Data supplied
——
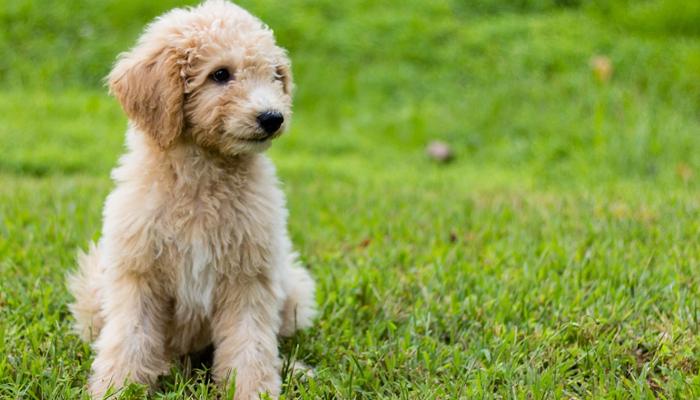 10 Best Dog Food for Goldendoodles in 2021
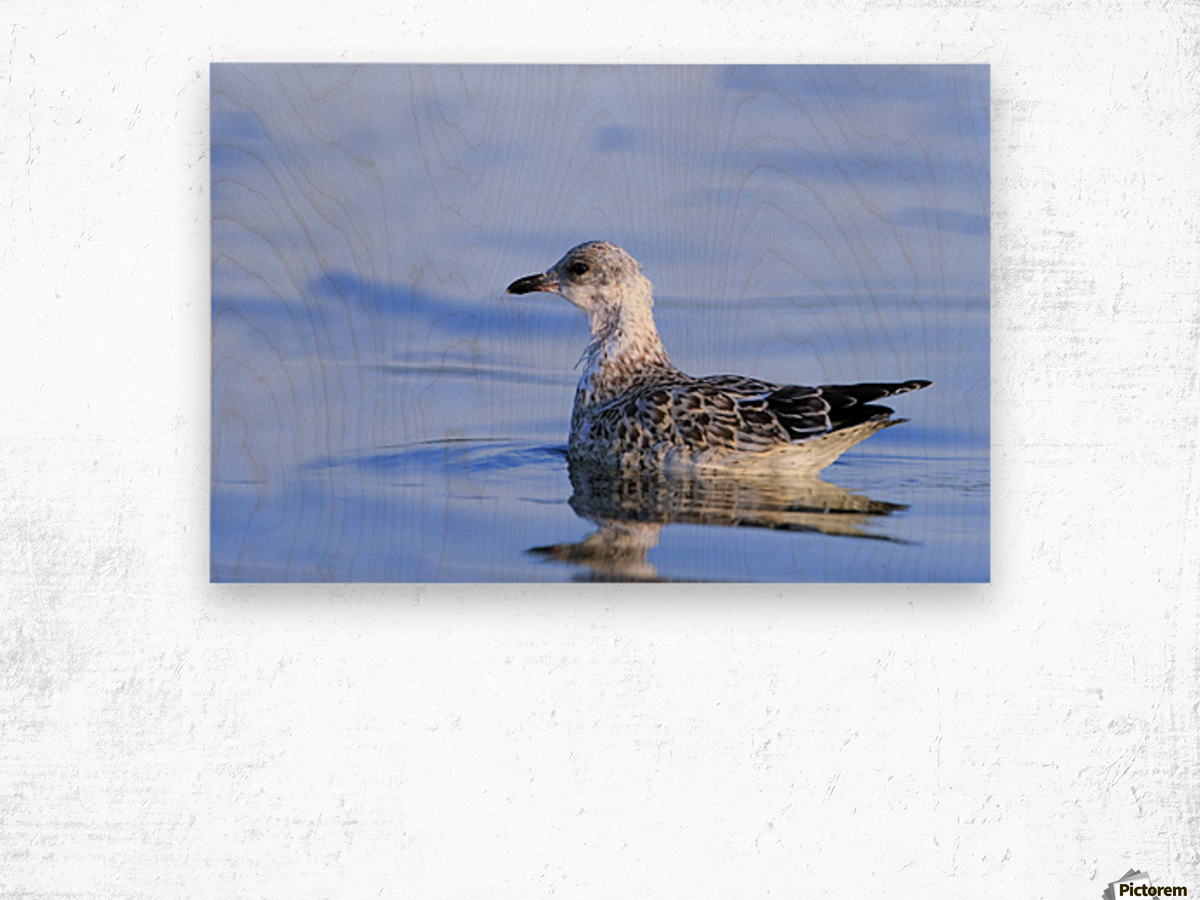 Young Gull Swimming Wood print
——
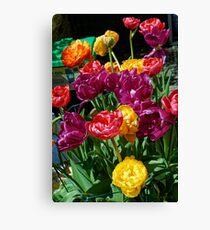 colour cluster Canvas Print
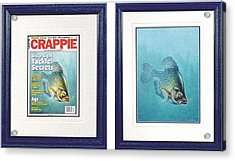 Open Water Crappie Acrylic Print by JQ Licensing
——
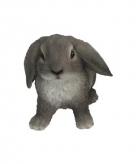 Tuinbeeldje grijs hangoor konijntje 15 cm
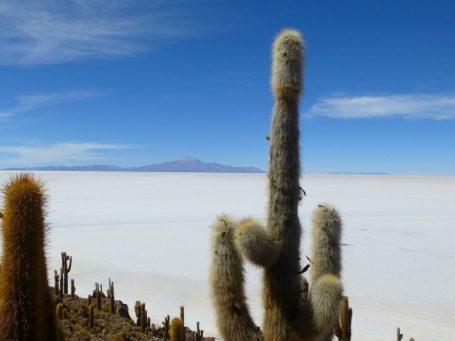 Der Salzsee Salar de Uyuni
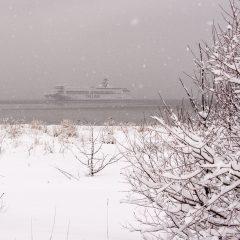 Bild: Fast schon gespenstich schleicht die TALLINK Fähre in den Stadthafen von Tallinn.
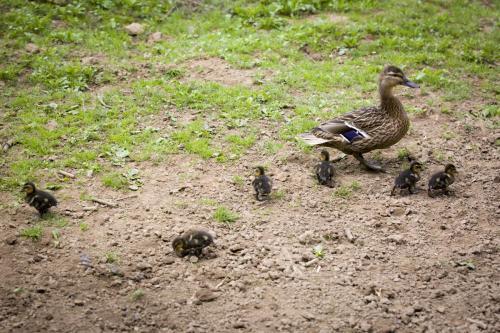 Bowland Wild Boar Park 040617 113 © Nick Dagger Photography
——
What to work on
What you write must match the listing exactly, from the line with "Der Salzsee Salar de Uyuni" up to and including the line with "Bowland Wild Boar". Pictures stay out.

Finished task
 Der Salzsee Salar de Uyuni
 Bild: Fast schon gespenstich schleicht die TALLINK Fähre in den Stadthafen von Tallinn.
 Bowland Wild Boar Park 040617 113 © Nick Dagger Photography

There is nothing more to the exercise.